The objection to the SOS cap on grounds that education costs rise faster than the inflation rate seems unpersuasive. The fact that government spending on a government enterprise is rising quickly compared to private-sector spending could easily be a better argument in favor of the state spending cap than against it.
The SOS proposal’s prohibition on state-funded lawmaker pensions would have reduced state legislators’ overall compensation. It does not appear that this reduction would have put the pay of legislators in Michigan below that of legislators in other states.
Michigan is one of a dozen or so states with a full-time legislature.*** Michigan’s lawmakers presently receive more than $79,000 per year in base salary, and they are permitted an expense account for $12,000 more.††† They are the second-highest compensated state lawmakers in America.
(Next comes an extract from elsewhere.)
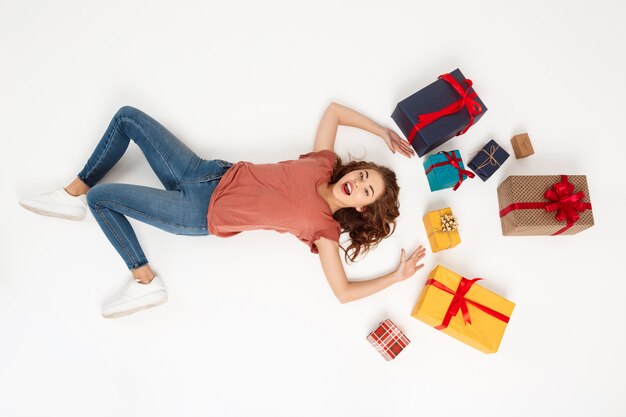 Young curly woman lying among gift boxes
Most states have a part-time legislature and pay lawmakers considerably less than Michigan does. About half of all states pay a base annual salary of less than $20,000. Texas, the second largest state for both geography and population, meets every other year for five months and pays lawmakers an annual salary of $7200. New Mexico lawmakers receive only expenses while in session, and New Hampshire lawmakers receive nothing more than a flat $200 fee for two years of service.
*** An exact count of the number of full- and part-time legislatures depends on how these terms are defined.
††† Those who serve in leadership positions, such as the Speaker of the House and the Senate Majority Leader, may receive up to $27,000 in additional compensation.
Potential Drafting Errors and Litigation
Prior to the SOS proposal’s dismissal from the November 2006 ballot, critics of the SOS proposal had suggested that the proposal’s language was unclear. The Michigan Chamber of Commerce asserted that the SOS proposal "is ambiguous, would introduce unfamiliar terms into the state constitution, and lacks clarity." The chamber concluded that the proposal "would result in years and years of costly litigation." The Defend Michigan Coalition, a group formed to oppose the SOS proposal, has suggested that the SOS amendment would force every license or fee increase to go to a countywide vote.
If the proposal did produce litigation, as seems likely, the result would be in keeping with most major constitutional reforms. The Headlee amendment produced substantial litigation involving disputes over definitions and language. As discussed earlier, the ultimate decision by the Michigan Supreme Court to define a "mandatory user fee" as a tax requiring voter approval was decided in 1998, 20 years after the amendment’s ratification. The "Durant" lawsuits over application of the Headlee amendment’s unfunded-mandate clause took roughly as long.
Indeed, for the first six years after passage of the Headlee amendment, Michigan government failed to make an official calculation of the Headlee revenue limit. This was remedied in 1986, after an estimate of the prior year accounts seemed to indicate that the revenue limit had been exceeded for the first time. While it was ultimately determined that the limit had not been exceeded, a formal system for calculating and reporting compliance with the limit was finally created by the Legislature only after this event.
The assertion that such items as dog licenses would have required a vote of the entire electorate seems less likely to have prompted serious dispute. For instance, the director of the Michigan Senate Fiscal Agency specifically singled out dog licenses as a user fee that would not require voter approval before the fee could be increased.